劇想からまわりえっちゃん『青春爆貫WILD NAME』

2009-02-09 22:09:53 | 演劇
 フライヤーを見た時、この人たちはほんとにバカだなぁ、と思った。こういうセンスってなかなか出来ない。自分を棄ててる。捨て身だ。こんなフライヤ-を作るし、劇団名はこれだし、きっと凄まじくつまらないか、すばらしいか、そのどちらかしかないだろう、と思った。見なくてはならない、と勝手に使命感に燃えて劇場へ。

 予想を上回るバカだった。呆れるしかない。よくぞこんな芝居をでっち上げたものだ。凄すぎる。やはり人間棄ててた。

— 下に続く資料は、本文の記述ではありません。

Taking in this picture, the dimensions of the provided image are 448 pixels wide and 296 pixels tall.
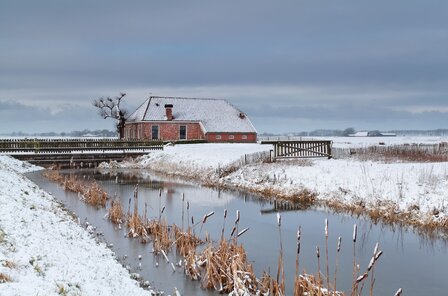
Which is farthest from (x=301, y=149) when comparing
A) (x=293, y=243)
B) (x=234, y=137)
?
(x=234, y=137)

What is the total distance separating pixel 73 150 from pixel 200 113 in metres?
19.2

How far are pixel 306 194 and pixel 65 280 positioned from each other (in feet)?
54.9

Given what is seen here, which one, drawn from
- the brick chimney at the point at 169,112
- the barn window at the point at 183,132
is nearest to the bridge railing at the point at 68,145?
the barn window at the point at 183,132

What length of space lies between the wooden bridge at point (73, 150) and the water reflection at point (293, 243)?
21.6m

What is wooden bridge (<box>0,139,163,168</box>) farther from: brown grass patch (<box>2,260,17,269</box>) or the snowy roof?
brown grass patch (<box>2,260,17,269</box>)

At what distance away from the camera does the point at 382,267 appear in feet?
37.8

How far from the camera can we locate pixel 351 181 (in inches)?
850

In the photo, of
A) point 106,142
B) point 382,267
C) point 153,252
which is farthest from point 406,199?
point 106,142

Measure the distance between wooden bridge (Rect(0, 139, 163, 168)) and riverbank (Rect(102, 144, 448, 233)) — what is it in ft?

 舞台上に10数人の男女が出てきてくだらないことを繰り広げる。老人の恋物語というのがストーリーの根幹にはあるにはあるのだが、そんなものどうでもいい。というか、お話なんか見て、そのすぐ後には忘れてる。それくらいにどうでもいい話なのだ。みんなが歌って踊ってはじけてる。それがとてもお粗末すぎてなんともいえない気分になる。めっちゃルーズな宴会芸ですらないようなレベル。なのになんだか見てると楽しい。演じている人たちの必死さが伝わる。こんなバカをこんなにも一生懸命してるという感動。

 老人が所属するバドミントンチームの試合が芝居のクライマックス。この老人がチームのエースなのだ。スポーツものって青春ものの定番だ。だが、なんでバドミントンなんてマイナースポーツなのか。しかも、じじいが主人公で、彼は好きな女の子がコーチと恋仲になってしまい傷心の旅に出る。そのためチームは憎たらしいライバルに負けそうになる。もちろんそこに彼が駆けつけて、敵のキャプテンと対決だ!もうほとんど加山雄三の若大将シリーズである。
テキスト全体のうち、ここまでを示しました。